On the eve of International Women’s Day, Jhpiego joined a historic wave of commitments to ending cervical cancer as a public health problem as part of the global Cervical Cancer Elimination Initiative meeting in Cartagena de Indias, Colombia. Find below our specific commitments that were shared at the March 5 meeting, which was hosted by the governments of Colombia and Spain, the Bill & Melinda Gates Foundation, Gavi, Global Financing Facility, Pan American Health Organization (PAHO), UNICEF, U.S. Agency for International Development, Unitaid, World Bank and the World Health Organization (WHO):
“Jhpiego reaffirms our priority to support countries in progress toward the WHO 90-70-90 Global Elimination Strategy targets and we will continue to embrace transformative solutions, quality service delivery, innovative approaches on generating demand and increasing access — including in community settings — and fostering integration linkages between primary and secondary prevention.
In Pakistan, we will provide technical assistance to the Federal Directorate of Immunization in the introduction of HPV vaccine for girls between 9-14 years old, implementation of school-based adolescent health programs and rollout of the national cervical cancer registry system. In the Philippines, we will generate lessons learned and factors associated with successful primary and secondary prevention programs from health systems, facility and community perspectives and carry out targeted dissemination for countries in similar settings. Jhpiego is also committed to supporting at least five other countries for HPV vaccine coverage improvement and/or implementation of tailored interventions to increase HPV vaccine coverage.

STORED DATA ▸
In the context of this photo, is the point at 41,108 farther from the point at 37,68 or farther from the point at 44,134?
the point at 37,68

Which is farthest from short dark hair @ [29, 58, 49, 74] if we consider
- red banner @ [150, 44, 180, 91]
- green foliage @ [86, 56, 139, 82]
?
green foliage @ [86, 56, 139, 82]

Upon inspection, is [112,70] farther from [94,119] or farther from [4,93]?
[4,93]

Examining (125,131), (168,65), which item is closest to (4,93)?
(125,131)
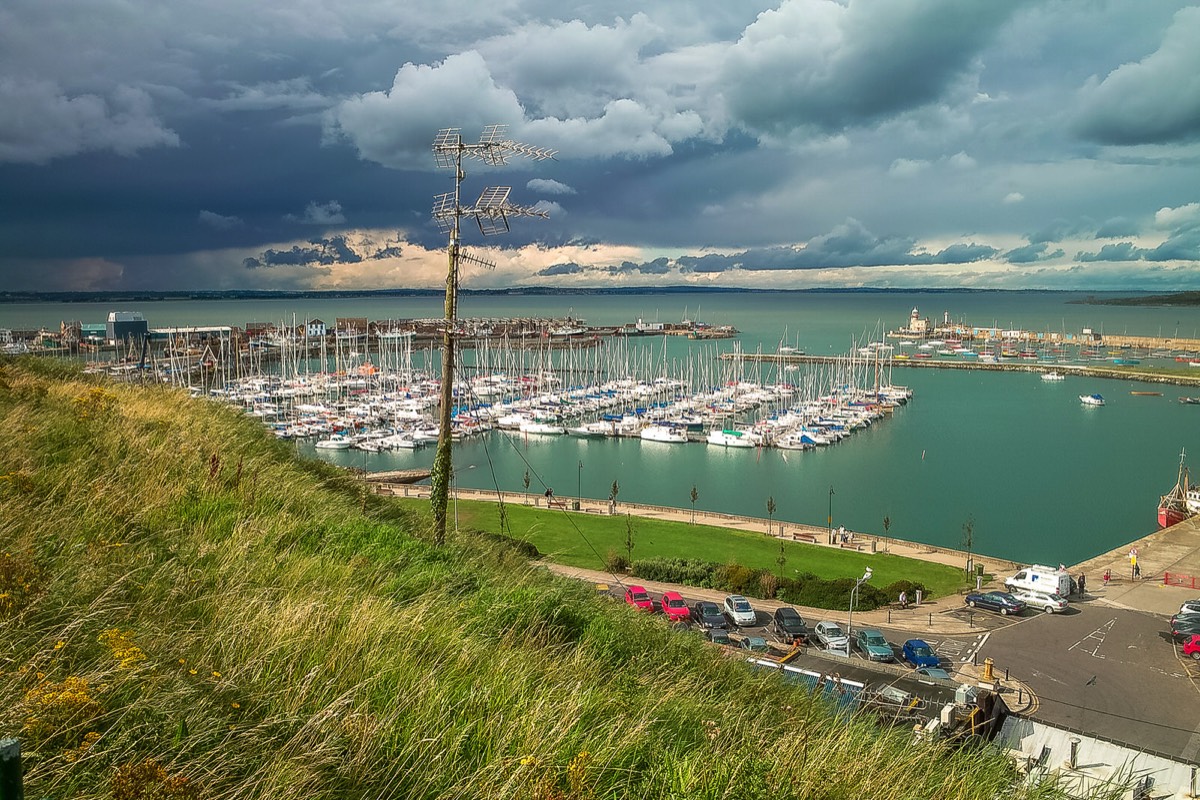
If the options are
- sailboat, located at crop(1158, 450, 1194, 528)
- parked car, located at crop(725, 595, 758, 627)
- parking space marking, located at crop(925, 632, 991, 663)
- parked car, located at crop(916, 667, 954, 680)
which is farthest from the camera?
sailboat, located at crop(1158, 450, 1194, 528)

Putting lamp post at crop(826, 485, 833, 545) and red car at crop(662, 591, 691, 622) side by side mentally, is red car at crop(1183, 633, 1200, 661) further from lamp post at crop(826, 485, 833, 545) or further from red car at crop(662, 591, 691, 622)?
lamp post at crop(826, 485, 833, 545)

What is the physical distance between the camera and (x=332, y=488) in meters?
10.6

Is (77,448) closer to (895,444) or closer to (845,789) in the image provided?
(845,789)

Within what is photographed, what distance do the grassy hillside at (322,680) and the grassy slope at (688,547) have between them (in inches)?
612

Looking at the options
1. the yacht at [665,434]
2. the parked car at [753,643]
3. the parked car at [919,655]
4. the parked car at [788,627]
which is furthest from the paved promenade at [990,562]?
the yacht at [665,434]

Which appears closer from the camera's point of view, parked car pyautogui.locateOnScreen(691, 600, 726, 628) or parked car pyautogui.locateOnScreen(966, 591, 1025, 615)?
parked car pyautogui.locateOnScreen(691, 600, 726, 628)

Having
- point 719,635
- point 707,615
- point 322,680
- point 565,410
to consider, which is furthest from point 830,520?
point 565,410

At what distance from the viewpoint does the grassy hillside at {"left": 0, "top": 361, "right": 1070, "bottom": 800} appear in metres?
2.58

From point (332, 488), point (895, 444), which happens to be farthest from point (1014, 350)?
point (332, 488)

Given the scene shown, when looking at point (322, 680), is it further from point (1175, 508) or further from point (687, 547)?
point (1175, 508)

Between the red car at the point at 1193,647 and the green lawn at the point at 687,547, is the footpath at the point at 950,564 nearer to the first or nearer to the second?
the green lawn at the point at 687,547

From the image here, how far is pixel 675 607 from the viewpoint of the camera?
16578 mm

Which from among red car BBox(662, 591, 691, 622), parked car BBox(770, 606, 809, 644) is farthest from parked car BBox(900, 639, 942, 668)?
red car BBox(662, 591, 691, 622)

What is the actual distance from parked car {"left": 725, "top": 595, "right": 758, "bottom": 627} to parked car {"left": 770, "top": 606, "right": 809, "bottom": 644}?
502mm
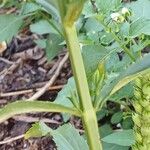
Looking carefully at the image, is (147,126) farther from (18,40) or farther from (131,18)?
(18,40)

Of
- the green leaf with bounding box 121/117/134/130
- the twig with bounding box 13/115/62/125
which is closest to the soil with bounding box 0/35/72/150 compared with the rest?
the twig with bounding box 13/115/62/125

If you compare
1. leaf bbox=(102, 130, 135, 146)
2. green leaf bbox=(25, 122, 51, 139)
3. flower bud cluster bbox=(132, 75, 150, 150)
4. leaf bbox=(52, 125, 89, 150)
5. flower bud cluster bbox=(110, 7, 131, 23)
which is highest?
flower bud cluster bbox=(110, 7, 131, 23)

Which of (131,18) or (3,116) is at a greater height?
(131,18)

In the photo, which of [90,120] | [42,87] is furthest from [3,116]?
[42,87]

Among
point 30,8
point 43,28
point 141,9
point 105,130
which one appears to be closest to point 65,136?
point 141,9

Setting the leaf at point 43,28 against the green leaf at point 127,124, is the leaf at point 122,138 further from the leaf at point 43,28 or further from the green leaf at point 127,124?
the leaf at point 43,28

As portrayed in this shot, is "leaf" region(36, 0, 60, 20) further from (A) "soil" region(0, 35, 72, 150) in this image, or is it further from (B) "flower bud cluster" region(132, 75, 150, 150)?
(A) "soil" region(0, 35, 72, 150)

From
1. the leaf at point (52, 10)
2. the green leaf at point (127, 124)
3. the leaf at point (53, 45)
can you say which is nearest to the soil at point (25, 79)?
the leaf at point (53, 45)

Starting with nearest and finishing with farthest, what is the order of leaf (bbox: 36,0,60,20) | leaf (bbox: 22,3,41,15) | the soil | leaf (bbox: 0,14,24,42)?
leaf (bbox: 36,0,60,20) → leaf (bbox: 22,3,41,15) → leaf (bbox: 0,14,24,42) → the soil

TASKS ▸
**A)** In the text on Jhpiego's cervical cancer commitments above, rewrite the paragraph beginning "In Pakistan, we will provide technical assistance" as a short bulleted list, keeping its main facts.
**B)** Continue the text on Jhpiego's cervical cancer commitments from where it stops.

RESPONSES PER TASK ▸
**A)**
- Pakistan: technical assistance to the Federal Directorate of Immunization on:
  - introducing HPV vaccine for girls aged 9–14
  - school-based adolescent health programs
  - rollout of the national cervical cancer registry system
- Philippines: draw lessons on what makes primary and secondary prevention programs succeed, from health systems, facility and community perspectives, and share them with countries in similar settings.
- At least five other countries: support to improve HPV vaccine coverage and/or implement tailored interventions to raise it.

**B)**
Through the Unitaid-funded SUCCESS project led by Expertise France, Jhpiego will pilot community-based HPV self-sampling approaches in Burkina Faso, Guatemala and the Philippines following on country experiences generated by the current project. We have also supported four SUCCESS countries with introducing and integrating HPV testing and thermal ablation for precancer treatment into country health systems and are committed to support implementation research and the development of government transition plans for long-term inclusion of HPV screening as a screening method. Jhpiego will continue to provide technical assistance in secondary prevention across ten countries in areas of capacity enhancement, evidence generation on the introduction and scaling up of HPV molecular testing and thermal ablation for treatment of precancers and enhancing efficient referral pathways.”
Following the WHO announcement, Dr. Somesh Kumar, Jhpiego’s Senior Director, New Initiatives and Innovations, said, “We are committed to continuing the fight to eliminate cervical cancers by supporting all three pillars of the WHO’s 90-70-90 target. We are privileged to support HPV vaccination in 10 countries and secondary prevention through HPV test-based screening and appropriate treatment in 9 countries.”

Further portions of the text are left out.